__QUESTIONS TO ANSWER__.
A. Update the passage on prescription drug costs, starting at the words "Prescription drug costs are" and stopping after "your healthcare spending.", and swap "employers" for "businesses".
B. Please go on with the passage on prescription drug costs, beginning right after its final sentence.

--- DOCUMENT SECTION Enclosed Below ---

Prescription drug costs are the fastest rising component of any healthcare benefit program offered by employers. The rate of increase for both brand name drugs and popularly known generics (such as Atorvastatin, a generic form of the brand name drug Lipitor®, used for high cholesterol treatment), which were designed to keep down costs, has far outpaced the rate of cost growth compared to other aspects of your healthcare spending.
The inclusion of specialty drugs in your healthcare benefits spending, those drugs specifically designed to treat certain chronic illnesses that affect 45 percent of all Americans (particularly those of the Baby Boomer generation who make up 29 percent of the workforce) is a quarter of your prescription drug costs. For example, employees who receive treatment for the viral liver disease Hepatitis C may be using the specialty drug ledipasvir/sofosbuvir, being marketed under the name Harvoni®. The cost of this drug for a 90–day treatment supply is a little more than $1,000 per day; that's more than $90,000! As Ziad Rubaie, Senior Vice President for LDI Integrated Pharmacy Services in Creve Coeur, MO, remarks, “innovative solutions must be found to combat the overwhelmingly increasing cost of drug treatments.”
Costs Associated with Specialty Drugs
Before having any further discussion about achieving cost savings in your healthcare program, it is important to lock down an understanding of those costs related to specialty drugs. We are getting healthier as a nation. The growth of the fitness industry and efforts to better educate consumers to make smarter, healthier choices when it comes to diet, exercise, and avoiding the indulgences that many in generations prior have fallen victim to, has resulted in lower body mass indexes, healthier lifestyles, and longer, more enriching lives, free of pain and disease. While this is becoming an emerging reality for some, many of us are still plagued with those chronic conditions that require treatment and medication.

--- End of Enclosed DOCUMENT SECTION ---
--- MATERIAL PROVIDED Enclosed Below ---

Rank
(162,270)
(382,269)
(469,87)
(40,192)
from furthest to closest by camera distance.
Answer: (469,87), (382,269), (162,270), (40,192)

--- End of Enclosed MATERIAL PROVIDED ---

__RESPONSES BY TASK__.
A.
Prescription drug costs are the fastest rising component of any healthcare benefit program offered by businesses. The rate of increase for both brand name drugs and popularly known generics (such as Atorvastatin, a generic form of the brand name drug Lipitor®, used for high cholesterol treatment), which were designed to keep down costs, has far outpaced the rate of cost growth compared to other aspects of your healthcare spending.

B.
The problem? Costs associated with specialty drugs can be prohibitive for many individuals. With less than $1,000 in savings on hand for many households, according to U.S. Census Bureau data, physicians are struggling with getting many patients to take their prescriptions to avoid even more costly follow–up treatment or unscheduled hospitalization. As an employer, this cost translates to lowered focus and attention to detail while on the job; resulting in poor job performance, absenteeism, and lower productivity - all tangible costs which translate to a loss of $225.8 billion per year, or nearly $1,700 per employee (in 2015) according to CDC data.
Specialty drug costs rise at a rate that is astronomical in comparison to both regular brand-name prescription drugs and their generic counterparts. An AARP Policy Institute study in 2015 of more than 115 specialty drugs found:
- Prices increased at a rate that was 18 times higher than normal prescription drugs, a cost of $53,384 on average for specialty drugs versus a cost of $2,960 for normal prescription medications; and,
- Prices increased at a rate that was 189 times higher than generic drugs ($53,384 versus $283).
Prescription drugs cost a lot of money. Specialty drugs cost even more. This is one of the reasons your healthcare benefit plans experience some of the dramatic increases in costs you have seen in recent years. These costs become even higher when employees fail to adhere to their prescribed regiment of pill taking, designed to lessen the impact of their chronic disease, or, in the case of a 90–day Harvoni® treatment, eliminate the disease with a 90+ percent cure rate.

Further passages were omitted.